■ Problem requirements
Repeat the following data exactly, omitting pictures.

====== Stored data ======

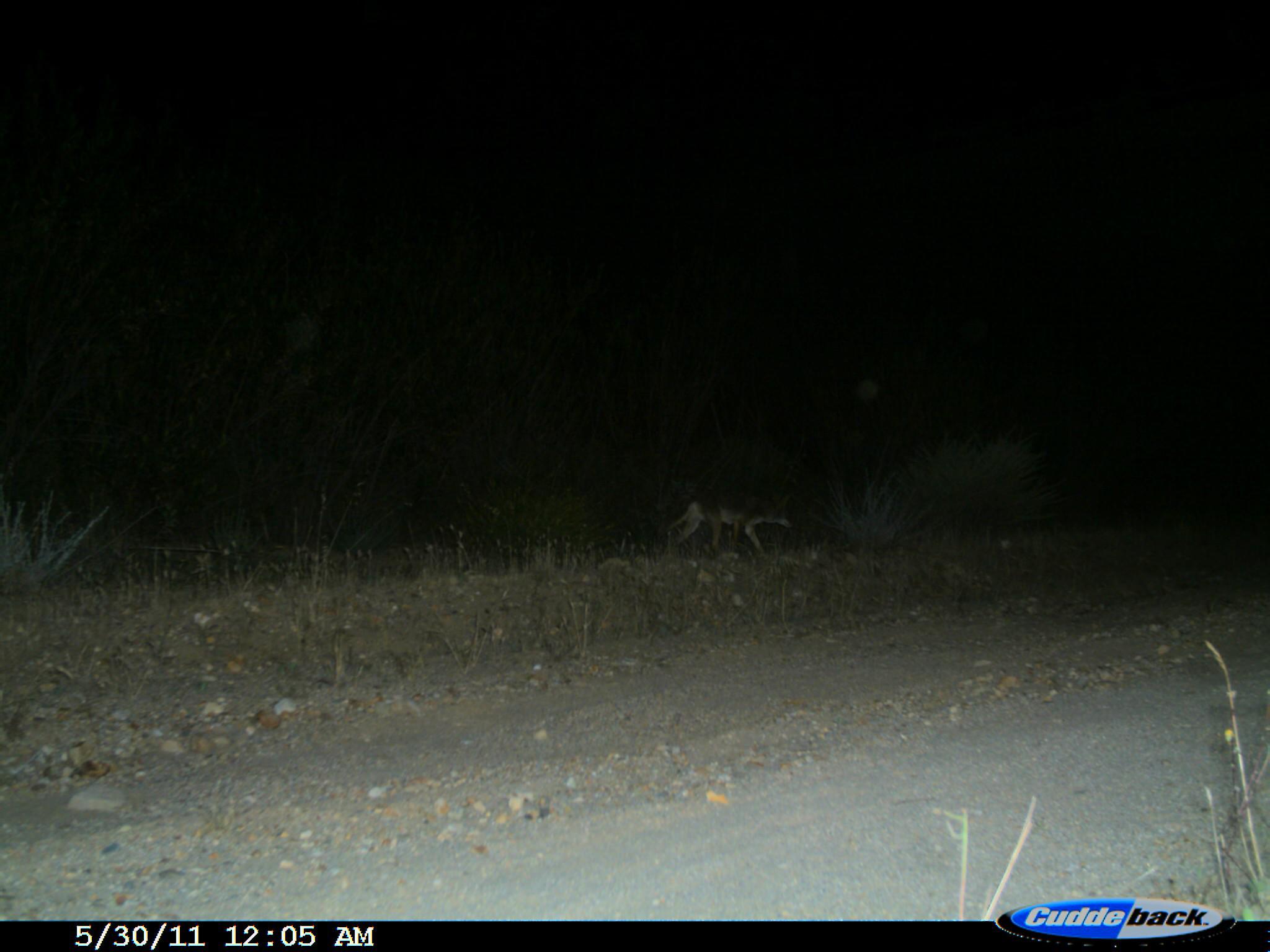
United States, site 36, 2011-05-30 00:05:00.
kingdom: Animalia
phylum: Chordata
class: Mammalia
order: Carnivora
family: Canidae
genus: Canis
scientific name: Canis latrans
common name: coyote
Coyote (Canis latrans).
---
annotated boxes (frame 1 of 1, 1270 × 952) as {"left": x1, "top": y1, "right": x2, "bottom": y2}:
coyote: {"left": 655, "top": 483, "right": 797, "bottom": 565}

======

■ Task solution
United States, site 36, 2011-05-30 00:05:00.
kingdom: Animalia
phylum: Chordata
class: Mammalia
order: Carnivora
family: Canidae
genus: Canis
scientific name: Canis latrans
common name: coyote
Coyote (Canis latrans).
---
annotated boxes (frame 1 of 1, 1270 × 952) as {"left": x1, "top": y1, "right": x2, "bottom": y2}:
coyote: {"left": 655, "top": 483, "right": 797, "bottom": 565}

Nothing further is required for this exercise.